Yep, that's what I meant by ECT. Can't say I expect it to be a particularly promising project even if it ever gets through the various approval processes!
Another thing to consider is the possible dissociation between anticipatory anhedonia and consummatory anhedonia. We tend to assume that we look forward to what we find pleasurable, and vice versa, but this is not actually always the case - recent schizophrenia research for example suggests that schizophrenics have impaired expectancy of pleasure and/or ability to take pleasure in the expectancy of something good, but normal pleasure when something good actually happens (this may be as much do to the meds as due to the illness, as this research was conducted only in medicated patients, and most of those medications block dopamine receptors). My impression is that this may also apply to so-called "atypical" depression - not feeling like anything's going to be good, not deriving pleasure from knowing of something good coming up, but still being able to take pleasure when it happens. Anhedonia in melancholia, however, is much more profound: it's both anticipatory and consummatory anhedonia.

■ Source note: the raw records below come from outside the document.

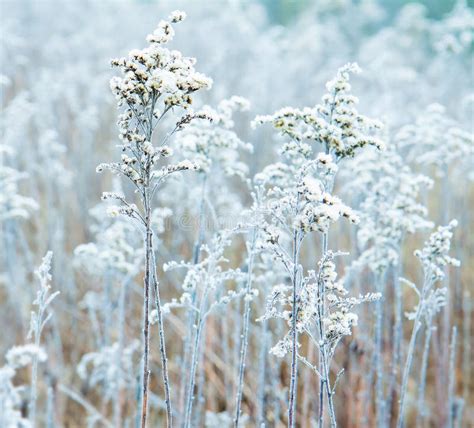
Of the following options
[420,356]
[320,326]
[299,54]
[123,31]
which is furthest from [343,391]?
[123,31]

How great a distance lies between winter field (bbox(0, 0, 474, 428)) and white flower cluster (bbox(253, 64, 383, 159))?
0.01 meters

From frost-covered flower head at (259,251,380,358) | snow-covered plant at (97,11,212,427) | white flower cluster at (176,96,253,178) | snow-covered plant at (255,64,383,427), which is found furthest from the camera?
white flower cluster at (176,96,253,178)

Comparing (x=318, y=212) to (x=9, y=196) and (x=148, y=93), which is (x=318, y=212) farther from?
(x=9, y=196)

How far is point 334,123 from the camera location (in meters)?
2.80

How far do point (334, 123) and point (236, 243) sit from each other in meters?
4.58

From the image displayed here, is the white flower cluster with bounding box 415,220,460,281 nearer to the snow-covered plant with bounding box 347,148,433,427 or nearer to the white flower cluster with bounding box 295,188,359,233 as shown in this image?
the snow-covered plant with bounding box 347,148,433,427

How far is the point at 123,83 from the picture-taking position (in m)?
2.28

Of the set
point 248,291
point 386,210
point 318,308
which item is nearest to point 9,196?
point 248,291

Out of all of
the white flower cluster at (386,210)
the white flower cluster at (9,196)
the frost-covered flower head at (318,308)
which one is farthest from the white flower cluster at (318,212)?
the white flower cluster at (9,196)

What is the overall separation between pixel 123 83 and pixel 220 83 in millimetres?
8165

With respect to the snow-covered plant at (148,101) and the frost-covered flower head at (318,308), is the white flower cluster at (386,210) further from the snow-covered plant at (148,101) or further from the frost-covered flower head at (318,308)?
the snow-covered plant at (148,101)

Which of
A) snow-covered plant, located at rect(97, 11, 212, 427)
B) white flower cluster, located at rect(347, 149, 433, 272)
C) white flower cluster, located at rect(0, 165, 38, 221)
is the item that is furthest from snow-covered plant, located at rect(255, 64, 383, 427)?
white flower cluster, located at rect(0, 165, 38, 221)

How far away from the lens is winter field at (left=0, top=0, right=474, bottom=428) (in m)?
2.50

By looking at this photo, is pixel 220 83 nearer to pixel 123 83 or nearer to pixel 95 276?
pixel 95 276
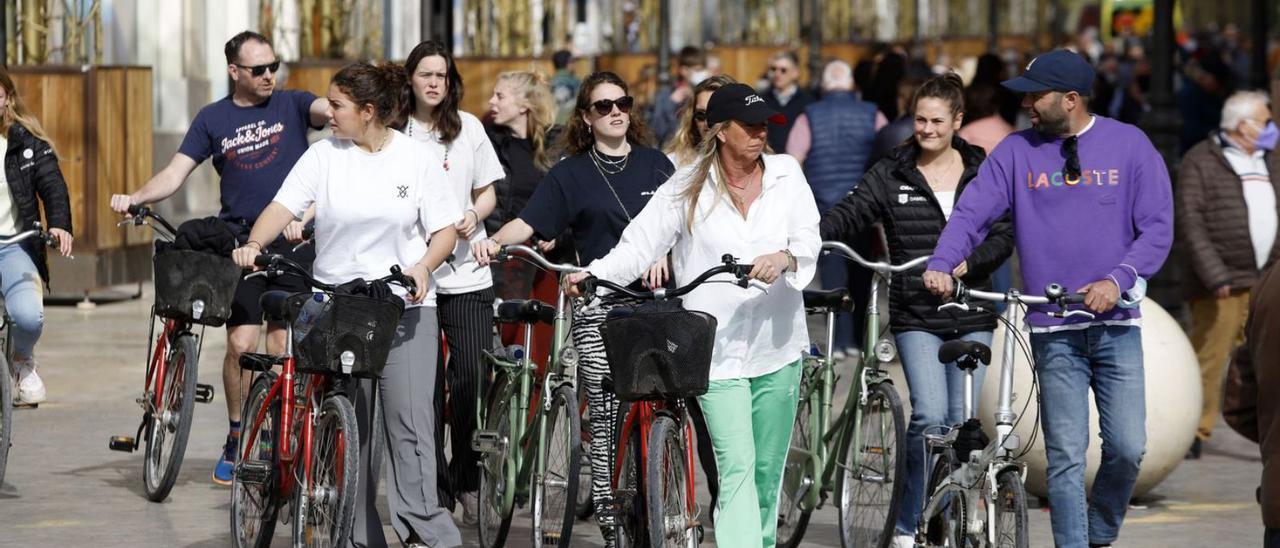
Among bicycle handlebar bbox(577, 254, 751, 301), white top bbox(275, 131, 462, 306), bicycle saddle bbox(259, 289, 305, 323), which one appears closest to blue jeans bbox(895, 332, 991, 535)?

There's at least a few people out there who will say dopaminergic dysfunction is involved in anticipatory anhedonia and opioid and/or serotonergic dysfunction is involved in consummatory anhedonia. That's probably a massive over-simplification, perhaps to the point of being largely incorrect, but if it even vaguely approximates reality, it also adds to the explanation of why some medications that help some people with depression don't help others. Last I heard, though, around a third of people treated for depression with the "standard" classes of antidepressants don't have an adequate response even after multiple trials of different classes of those medications.